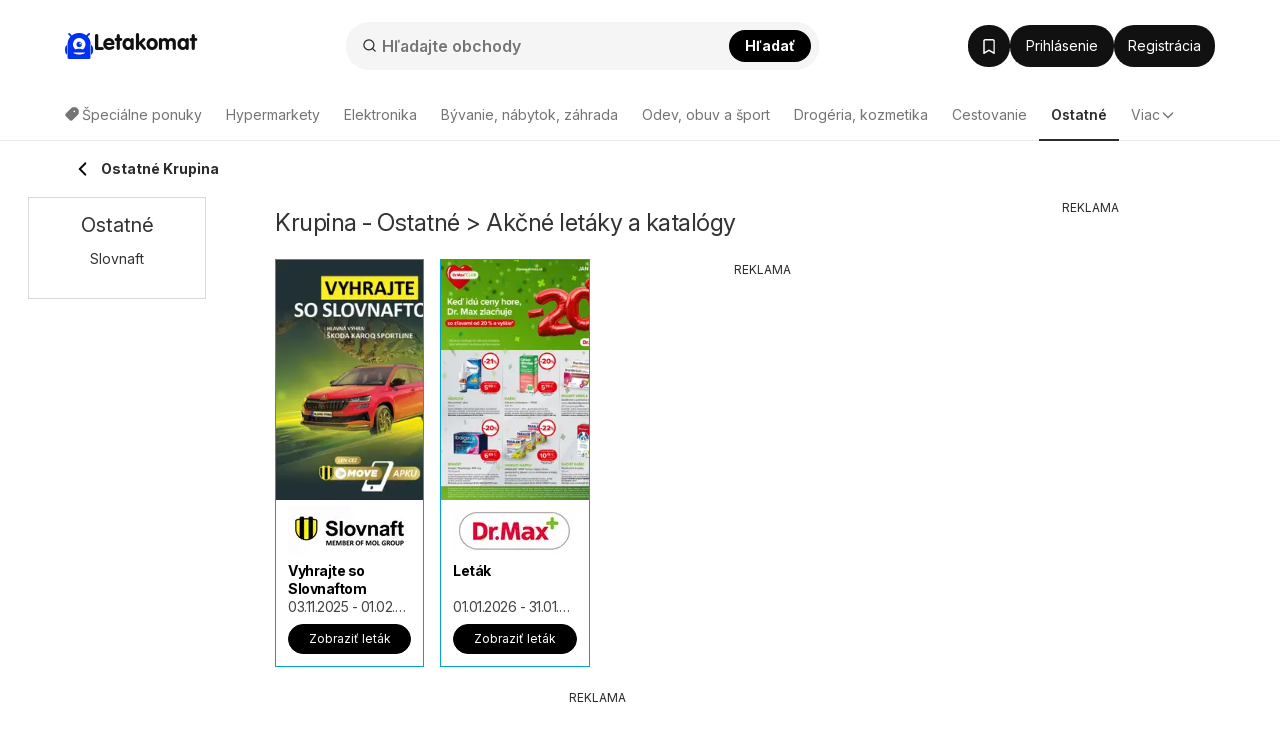

--- FILE ---
content_type: text/html; charset=utf-8
request_url: https://www.google.com/recaptcha/api2/aframe
body_size: 184
content:
<!DOCTYPE HTML><html><head><meta http-equiv="content-type" content="text/html; charset=UTF-8"></head><body><script nonce="eaEcRVOxIp44R4R-ZI8rXw">/** Anti-fraud and anti-abuse applications only. See google.com/recaptcha */ try{var clients={'sodar':'https://pagead2.googlesyndication.com/pagead/sodar?'};window.addEventListener("message",function(a){try{if(a.source===window.parent){var b=JSON.parse(a.data);var c=clients[b['id']];if(c){var d=document.createElement('img');d.src=c+b['params']+'&rc='+(localStorage.getItem("rc::a")?sessionStorage.getItem("rc::b"):"");window.document.body.appendChild(d);sessionStorage.setItem("rc::e",parseInt(sessionStorage.getItem("rc::e")||0)+1);localStorage.setItem("rc::h",'1769096275309');}}}catch(b){}});window.parent.postMessage("_grecaptcha_ready", "*");}catch(b){}</script></body></html>

--- FILE ---
content_type: application/javascript; charset=utf-8
request_url: https://fundingchoicesmessages.google.com/f/AGSKWxVsGaUahZ8uLTF_V2pHV12OBtg2jQqSWQvi_82UCzTO5em90jGWspwH5xjbazhAS7aVSIlX419M-dlA-oxC1Rc51qBT6623KzbcdWw3mjLsXrxyi7iRjkfM6VytjNQpO9FE_py71-TLkWLWptVsFTVYdQ3In7XHCADf_4KPcLFlnmkJAQpAA59AHipV/_-ad-313x232./ad-loader-/ad/top3./flash/ad_/admanager3.
body_size: -1289
content:
window['a705e467-02d2-4e6e-8f6c-e48147e6ddb5'] = true;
☆ ☆ ☆
* [What is expected]: Return the material in full, word for word, and skip the pictures.

* [Output of the exercise]:
--- FILE ---
content_type: text/html; charset=utf-8
request_url: https://www.google.com/recaptcha/api2/aframe
body_size: 184
content:
<!DOCTYPE HTML><html><head><meta http-equiv="content-type" content="text/html; charset=UTF-8"></head><body><script nonce="eaEcRVOxIp44R4R-ZI8rXw">/** Anti-fraud and anti-abuse applications only. See google.com/recaptcha */ try{var clients={'sodar':'https://pagead2.googlesyndication.com/pagead/sodar?'};window.addEventListener("message",function(a){try{if(a.source===window.parent){var b=JSON.parse(a.data);var c=clients[b['id']];if(c){var d=document.createElement('img');d.src=c+b['params']+'&rc='+(localStorage.getItem("rc::a")?sessionStorage.getItem("rc::b"):"");window.document.body.appendChild(d);sessionStorage.setItem("rc::e",parseInt(sessionStorage.getItem("rc::e")||0)+1);localStorage.setItem("rc::h",'1769096275309');}}}catch(b){}});window.parent.postMessage("_grecaptcha_ready", "*");}catch(b){}</script></body></html>

--- FILE ---
content_type: application/javascript; charset=utf-8
request_url: https://fundingchoicesmessages.google.com/f/AGSKWxVsGaUahZ8uLTF_V2pHV12OBtg2jQqSWQvi_82UCzTO5em90jGWspwH5xjbazhAS7aVSIlX419M-dlA-oxC1Rc51qBT6623KzbcdWw3mjLsXrxyi7iRjkfM6VytjNQpO9FE_py71-TLkWLWptVsFTVYdQ3In7XHCADf_4KPcLFlnmkJAQpAA59AHipV/_-ad-313x232./ad-loader-/ad/top3./flash/ad_/admanager3.
body_size: -1289
content:
window['a705e467-02d2-4e6e-8f6c-e48147e6ddb5'] = true;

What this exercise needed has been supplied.